REJECT Null Hypothesis

From the above, we can already see that following Jim Cramer’s advices will not give you a statistically significant market-beating performance on both day and week horizons. The same test is difficult to conduct on months and year horizons because durations to calculate price changes overlap, leading to dependency between variables. Nevertheless, mean excess returns of less than 0 already indicate that it is not better than the market.

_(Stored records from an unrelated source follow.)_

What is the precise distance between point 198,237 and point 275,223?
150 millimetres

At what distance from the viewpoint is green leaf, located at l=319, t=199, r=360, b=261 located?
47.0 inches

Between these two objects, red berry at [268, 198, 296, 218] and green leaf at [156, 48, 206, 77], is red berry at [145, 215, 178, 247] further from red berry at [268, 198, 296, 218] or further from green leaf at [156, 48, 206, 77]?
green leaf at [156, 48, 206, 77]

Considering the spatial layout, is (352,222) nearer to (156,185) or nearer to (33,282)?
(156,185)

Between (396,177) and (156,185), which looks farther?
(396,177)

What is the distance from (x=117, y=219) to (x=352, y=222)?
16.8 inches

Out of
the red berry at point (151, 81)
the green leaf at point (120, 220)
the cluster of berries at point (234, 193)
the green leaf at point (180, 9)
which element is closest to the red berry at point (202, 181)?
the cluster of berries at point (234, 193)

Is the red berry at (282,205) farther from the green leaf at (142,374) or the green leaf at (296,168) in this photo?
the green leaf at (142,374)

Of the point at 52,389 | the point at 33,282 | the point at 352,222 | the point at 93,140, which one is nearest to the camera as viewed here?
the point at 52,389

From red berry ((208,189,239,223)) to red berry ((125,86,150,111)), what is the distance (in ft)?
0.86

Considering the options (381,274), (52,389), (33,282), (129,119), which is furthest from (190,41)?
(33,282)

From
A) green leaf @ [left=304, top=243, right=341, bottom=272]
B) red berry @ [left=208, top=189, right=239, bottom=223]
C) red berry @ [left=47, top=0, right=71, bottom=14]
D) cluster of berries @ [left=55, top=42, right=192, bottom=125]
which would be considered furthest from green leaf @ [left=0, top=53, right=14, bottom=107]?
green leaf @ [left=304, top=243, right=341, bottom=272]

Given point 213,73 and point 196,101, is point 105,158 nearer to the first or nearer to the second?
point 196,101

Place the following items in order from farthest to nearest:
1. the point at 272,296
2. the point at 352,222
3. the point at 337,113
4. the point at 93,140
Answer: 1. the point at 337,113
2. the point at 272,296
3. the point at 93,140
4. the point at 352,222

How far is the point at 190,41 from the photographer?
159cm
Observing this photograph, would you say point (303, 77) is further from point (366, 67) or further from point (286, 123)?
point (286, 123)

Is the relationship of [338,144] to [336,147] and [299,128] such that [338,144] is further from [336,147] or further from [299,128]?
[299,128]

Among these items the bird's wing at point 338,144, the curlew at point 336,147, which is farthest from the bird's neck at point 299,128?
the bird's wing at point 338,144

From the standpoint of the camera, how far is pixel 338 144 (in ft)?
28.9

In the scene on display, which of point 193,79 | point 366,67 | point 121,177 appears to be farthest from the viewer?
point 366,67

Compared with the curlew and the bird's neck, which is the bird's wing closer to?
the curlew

OK, so what about the infamous “Inverse Cramer” Strategy? Will it give us a statistically significant market-beating performace? Well, by multiplying the “Call” column with -1 and repeating the above, we have our result: a big fat no.

ALPHA = 0.05

df_inverse = df.copy(deep=True)
df_inverse["Call"] = df_inverse["Call"]*(-1)
t_test(df_inverse, ALPHA, "Week")

REJECT Null Hypothesis

Part 2: A Difference-in-Difference Experiment

Well, looks like I have one thing to attack Jim Cramer on: his recommendation do not beat the market. But this point is pretty weak: many money managers consistently fail to beat the market but they are still sitting on piles of clients’ money. Also, let’s be honest: nobody really watches his show for serious stock recommendation, we have Elon Musk’s Twitter for that. We watch it because Jim Cramer is a funny character. But I have another thing to attack him on: the Cramer’s Law. The law states that whenever Jim Cramer recommends a stock, it will quickly fail to its knee because of the recommendation. Well, although this law is more like a meme than a law, but a man can hope.

Here, I adopted a simple difference-in-differences (DiD) approach. The DiD method is a quasi-experimental approach that compares the changes in outcomes over time between the treatment group and the comparison group. One way to conduct a DiD experiment is via regression, which also has the advantages of adding control variables to rule out confounders if needed. The equation for regression is:

\[y = \beta_{0} + \beta_{1}x_{group} + \beta_{2}x_{post} + \beta_{3}(x_{group} \cdot x_{post}) + \epsilon\]

where $x_{group}$ and $x_{post}$ are indicator variables, equating to 1 if the data point is in the treatment group and if the data point is observed post-treatment respectively. Effect of Jim Cramer’s recommendation can thus be isolated and indicated only in $\beta_{3}$.

Reference to a DiD example.

TODO The actual experiment is yet to be done. One primary difficulty is identifying pairs of stock such that the parallel assumption can hold.